Затошнило опять. Словно кто выворачивал наизнанку желудок. Ведь всего сутки какие-нибудь не ел… Это всё оттого, очевидно, что на ходу, в движении. И воздух такой — мороз, поле, лес…
— Хлеб есть, дед? Продай… на пятак.
— Хлеба? — Нищий воззрился на Грача и внезапно выставил палку, словно обороняясь: — Уходи от греха, лихой человек! Уходи, говорю, душегуб! Кри-ичать буду! Вона мужики на поле… Прибегут.
Он отодвинулся в сторону, прочь от дороги, в сугроб, и в самом деле разинул рот, широко, готовясь заорать благим матом, весь взъерошенный, колючий, патлатый.
Мужиками он пугнул нарочно: мужиков не было видно — по сторонам на белых буграх чернели одни вороны. Березовый, крестами изрезанный посошок дрожал в дряхлой руке; ничего не стоило взять за шиворот этого старого бродягу и высыпать из мешка столько набранных корок, сколько рука захватит. Идти до Задонска и дальше на голодный желудок, конечно, было немыслимо.
— Не дури, дед! — хладнокровно сказал Бауман, доставая из кошелька пятак. Я тебе не душегуб, а и вовсе доктор: лечу людей, а не гублю. И ежели мне захотелось, дорогой идучи, корочку пососать, так баламутить поэтому всю округу визгом никакого резону нет… Сыпь, я говорю, на пятак. Вот они, деньги… А иду я, может быть, святым на поклонение, по обету. Может быть, и пост поэтому держу.
|
Мешок был грязен, и корки бог знает какою рукою поданы и в каком соседстве засохли. Но Бауман со вкусом хрустел ими на ходу. Совсем иной стал ход с тех пор, как он прожевал первую черствую, щекочущую нёбо ржаную пахучую горбушку.

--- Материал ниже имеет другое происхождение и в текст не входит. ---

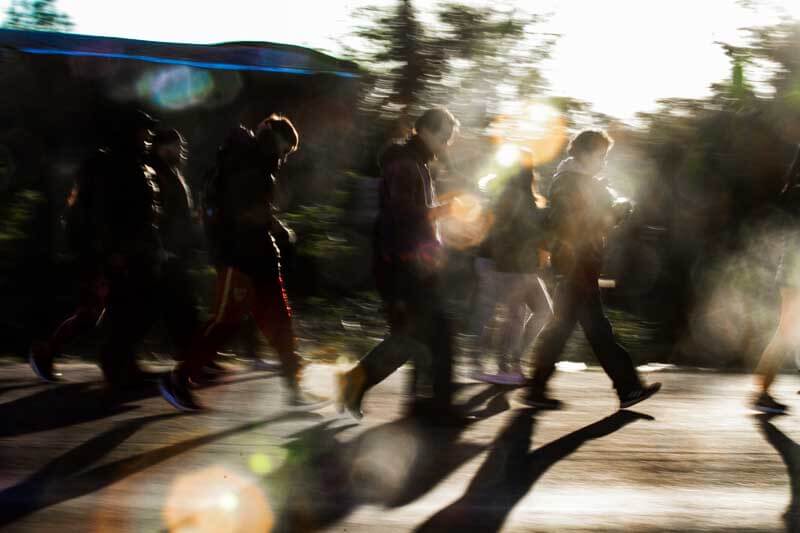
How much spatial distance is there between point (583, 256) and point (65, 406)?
10.9ft

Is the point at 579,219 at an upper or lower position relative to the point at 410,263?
upper

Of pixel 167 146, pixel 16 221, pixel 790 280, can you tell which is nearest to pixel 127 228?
pixel 167 146

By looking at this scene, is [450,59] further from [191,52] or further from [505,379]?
[505,379]

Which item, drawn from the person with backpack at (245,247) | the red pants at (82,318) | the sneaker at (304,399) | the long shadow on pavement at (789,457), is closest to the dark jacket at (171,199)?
the red pants at (82,318)

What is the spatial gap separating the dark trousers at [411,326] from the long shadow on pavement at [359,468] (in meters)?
0.36

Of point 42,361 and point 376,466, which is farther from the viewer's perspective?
point 42,361

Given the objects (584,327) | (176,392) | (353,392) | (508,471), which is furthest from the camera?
(584,327)

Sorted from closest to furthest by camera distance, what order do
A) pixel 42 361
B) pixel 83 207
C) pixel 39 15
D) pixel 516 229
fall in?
pixel 83 207, pixel 42 361, pixel 516 229, pixel 39 15

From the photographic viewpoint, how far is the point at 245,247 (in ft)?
19.9

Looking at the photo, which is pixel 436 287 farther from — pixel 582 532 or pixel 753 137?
pixel 753 137

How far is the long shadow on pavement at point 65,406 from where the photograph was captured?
19.6 ft

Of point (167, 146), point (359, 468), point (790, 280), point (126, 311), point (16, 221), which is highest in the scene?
point (167, 146)

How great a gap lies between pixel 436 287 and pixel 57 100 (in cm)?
873

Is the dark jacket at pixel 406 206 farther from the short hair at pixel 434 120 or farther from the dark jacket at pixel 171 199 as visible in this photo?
the dark jacket at pixel 171 199
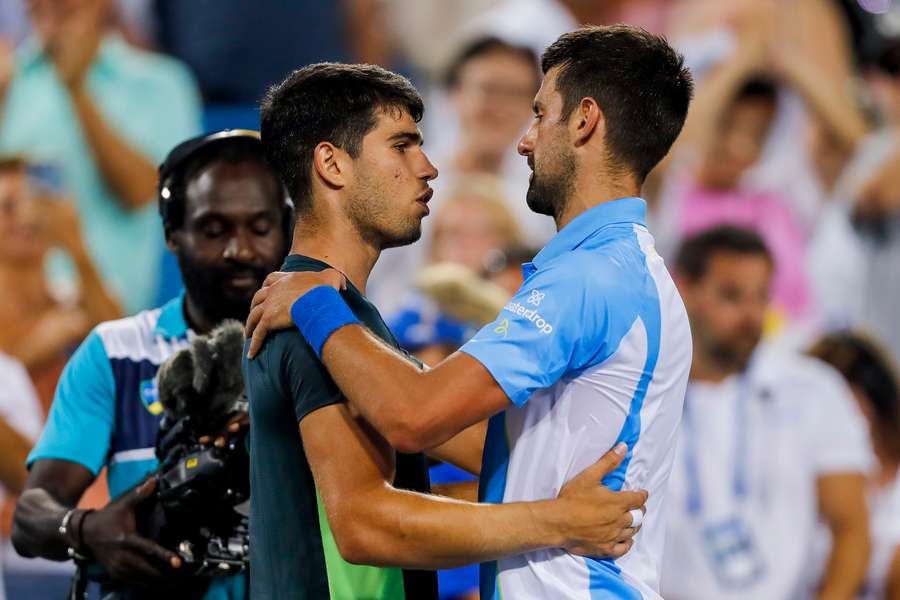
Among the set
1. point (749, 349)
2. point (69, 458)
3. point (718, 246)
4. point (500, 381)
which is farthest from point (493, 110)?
point (500, 381)

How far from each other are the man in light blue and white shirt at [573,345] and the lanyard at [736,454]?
10.4ft

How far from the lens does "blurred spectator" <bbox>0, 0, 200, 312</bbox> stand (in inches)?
278

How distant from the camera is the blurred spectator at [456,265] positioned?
226 inches

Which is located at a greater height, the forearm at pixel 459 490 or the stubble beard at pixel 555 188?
the stubble beard at pixel 555 188

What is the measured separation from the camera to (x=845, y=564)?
6332mm

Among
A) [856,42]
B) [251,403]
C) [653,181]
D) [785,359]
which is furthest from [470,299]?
[856,42]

Нищий ковылял далеко позади. Бауман бросил его за первым же поворотом дороги. Он шел нарочно скорее, хотя спешить было ему не по силам, так как левая нога опять заныла, стала подгибаться на ухабах и спусках. Но старик не годился в попутчики; лучше, чтобы он и след потерял его, Баумана.
Шоссе, о котором старик говорил, оказалось действительно неподалеку. Но идти по нему было не легче: оно было разъезжено, и больная нога подвертывалась чаще, чем на проселочной, снегом заровненной, спокойной дороге.
Сколько прошел? Ни примет, ни признаков. Поля кругом, холмики и холмы; из-за холмов по левую руку нет-нет вырвется ледяной, недвижный поворот широкой реки: Дон, очевидно. Над головой по-прежнему серое-серое, непроглядное, неприютное небо. Часов нет, и никак не определить, далеко ли отшагал и намного ли отошло от утра к вечеру время.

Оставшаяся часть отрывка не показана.